The remaining boundaries that humans haven’t yet crossed include:

  • Stratospheric ozone depletion
  • Chemical pollution
  • Ocean acidification
  • Freshwater consumption and the hydrological cycle
  • Human emission of atmospheric aerosols, which are tiny dust particles that affect the climate.

Human activity is making Earth less hospitable to human life

The researchers spent five years identifying these core components of a planet suitable for human life, using the long-term average state of each measure to provide a baseline for the analysis. They found that the changes of the last 60 years are unprecedented in the previous 10,000 years, a period in which the world has had a relatively stable climate and human civilization has advanced significantly.

Carbon dioxide levels, at 395.5 parts per million, are at historic highs, while loss of biosphere integrity is resulting in species becoming extinct at a rate more than 100 times faster than the previous norm. Since 1950, urban populations have increased sevenfold and primary energy use has soared by a factor of five, while annual fertilizer use is now eight times higher. Additionally, the amount of nitrogen entering the oceans has quadrupled.

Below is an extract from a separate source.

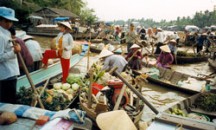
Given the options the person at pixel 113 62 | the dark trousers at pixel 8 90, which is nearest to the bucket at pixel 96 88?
the person at pixel 113 62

All of these changes are shifting Earth into a “new state” that is becoming less hospitable to human life, the researchers warned.

While the projections are certainly dire, the authors were careful to emphasize the other side of their findings, saying they present a timely opportunity to take action before it’s too late.

“The world has a tremendous opportunity this year to address global risks, and do it more equitably,” said Dr. Rockström. “In September, nations will agree the UN’s Sustainable Development Goals. With the right ambition, this could create the conditions for long-term human prosperity within planetary boundaries.”